Also, it is obvious that different social media platforms are used in different countries. While popular social media varies from country to country, there are a number of studies that do not take this into consideration. For example, at the time of the US presidential election in 2016, the mainstream media in the US did not predict Trump’s victory. However, Google Trends expected Trump to win early because the number of Trump searches was greater than the number of Clinton searches. Could this result be applied to other countries? It is true that Google Trends successfully predicted (Lui et al., 2011; Metaxas et al., 2011) the US presidential election. However, the situation in Korea and the US is different. According to Naver, Naver ranked first in the PC search market in Korea in March this year with 75.4% of searches, while Google had only 6.7%. Google Trends only reflects the search results from Google, making it less representative of the Korean search market (Traffic Difference: US vs. Korea, July 2018, Alexa.com).

Representativeness: Biased Sample

The preceding problems lead to biased samples. The main challenge is the securing of the representativeness of social media data. Just having a large number of tweets does not mean that there has been a representative sampling of the voting population. A common assumption underlying many large-scale social media-based studies of human behavior is that a large enough sample of users will drown out noise introduced by peculiarities of the platform’s population. In modern opinion polling, insuring a representative sample is a core issue, that is, each individual in any particular target population should have a greater than zero probability of being sampled (Barberá & Rivero, 2015; L. Chen et al., 2012; Gayo-Avello, 2011; Malik et al., 2015; Ruths & Pfeffer, 2014; Tufekci, 2014).

However, biases may vary across different social media platforms. For instance, in the US, Instagram is “especially appealing to adults aged 18 to 29, African-American, Latinos, women, urban residents,” whereas Pinterest is dominated by females, aged 25 to 34, with an average annual household income of $100,000 (Ruths & Pfeffer, 2014). Such factors can affect the results of social media prediction analysis. Representativeness is a crucial problem of social media, and so many researchers in various fields, like social science and computer science, consistently point out the limitations.

Validity of methods: Irreplicability and incomparability

There is no agreement among researchers yet on the criteria for successful prediction. Metaxas et al. (2011) test the predictive power of social media in several senate races of two recent US Congressional elections. They review the findings of other researchers and try to duplicate their findings both in terms of data volume and sentiment analysis. They described three necessary standards that any theory aiming to predict elections competently and consistently using social media data should follow: 1) the prediction theory should be an algorithm with carefully predetermined parameters, 2) the data analysis should take into consideration the difference between social media data and natural phenomena data, and 3) it should contain some explanation about why it works.
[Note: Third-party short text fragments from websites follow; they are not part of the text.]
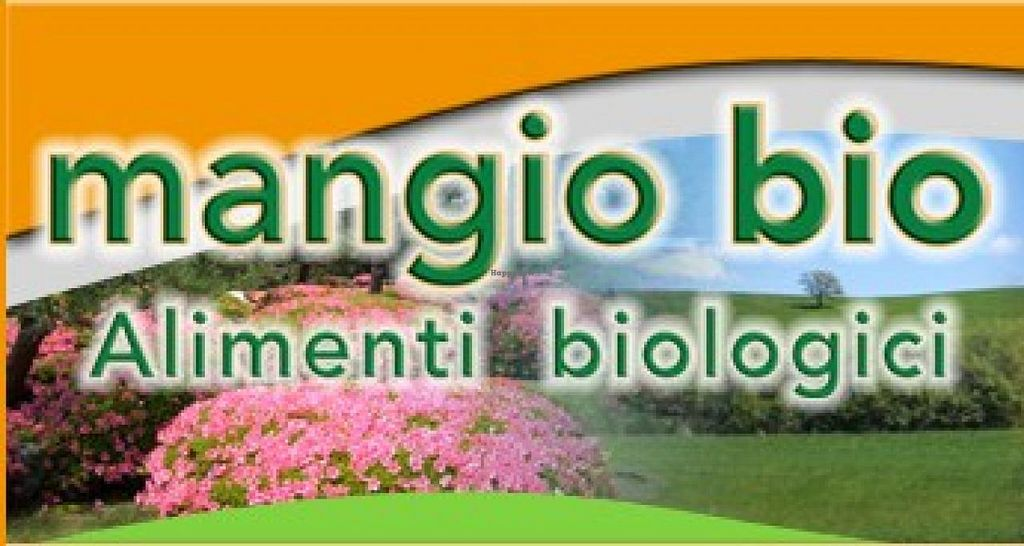"Photo of Mangio Bio - Alimenti Biologici  by <a href=""/members/profile/community"">community</a> <br/>Mangio Bio - Alimenti Biologici <br/> January 26, 2015  - <a href='/contact/abuse/image/55159/91442'>Report</a>"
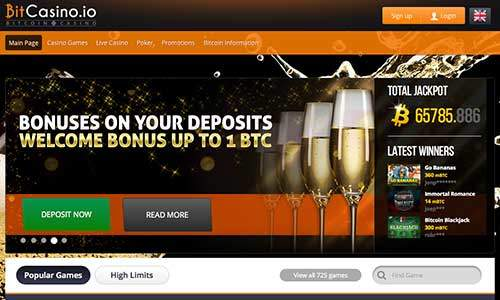 bitcasino review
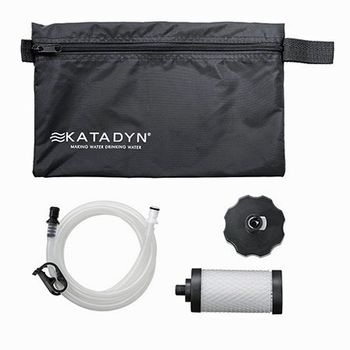 Katadyn Upgrade Kit für Katadyn Camp Filter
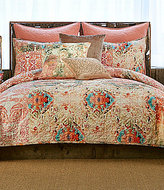 Poetic Wanderlust by Tracy Porter Wish Cotton Voile Quilt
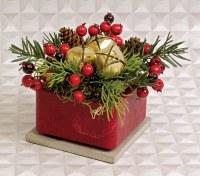 """4"""" Square Jingle Wax Box"""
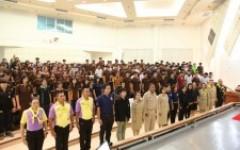 จิตอาสา 904 บรรยายให้ความรู้กับนักศึกษา ม.เทคโนโลยีราชมงคลล้านนา พิษณุโลก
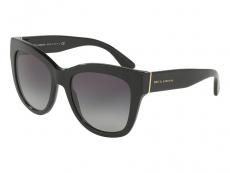 Dolce & Gabbana DG 4270 501/8G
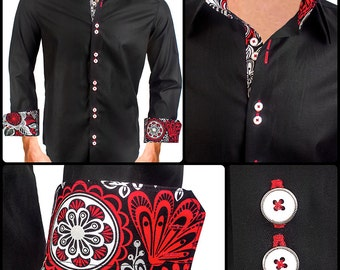 Men's Black with Red Designer Dress Shirt - Made To Order in USA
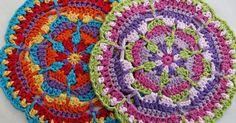 Yarn Stylecraft Classique Cotton DK yarn (3.5 oz/201yds/100g per skein): 1 skein each #3662 sunflower (A), #3673 Lavender (B), 3672 Poppy (...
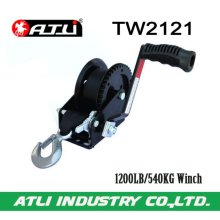 High quality hot-sale 1200LB/540KG Trailer Winch TW2121,hand winch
In most cases, researchers have filtered their data on the basis of decisions clearly made after the elections were over and the results were known (including which parties’ tweets were included). This has led to an inability to replicate reported success rates (Gayo-Avello, 2013; Marchetti-Bowick et al., 2012).

Overcoming the Limitations

Recently, there have been various efforts to address the issues identified above. Here, we will present attempts to solve the most discussed problems of representativeness and other analytical methodologies that can utilize social media.

Sampling: User demographics

An important limitation in previous studies of political behavior using Twitter data is the biased sample. There are differences of demographic composition between web panels and the population of the U.S. in the 2014 election (Scott et al., 2015) and between search and Twitter data in the 2012 presidential election in the U.S (Diaz et al., 2016). Many researchers address this challenge by developing new machine learning methods that will allow researchers to estimate the age, gender, and race of any Twitter user in the U.S. with high accuracy. A variety of methodologies are used, including classifying and predicting users through machine learning, using all the variables available online as input data (Chang et al., 2010; Karimi et al., 2016; Mislove et al., 2011).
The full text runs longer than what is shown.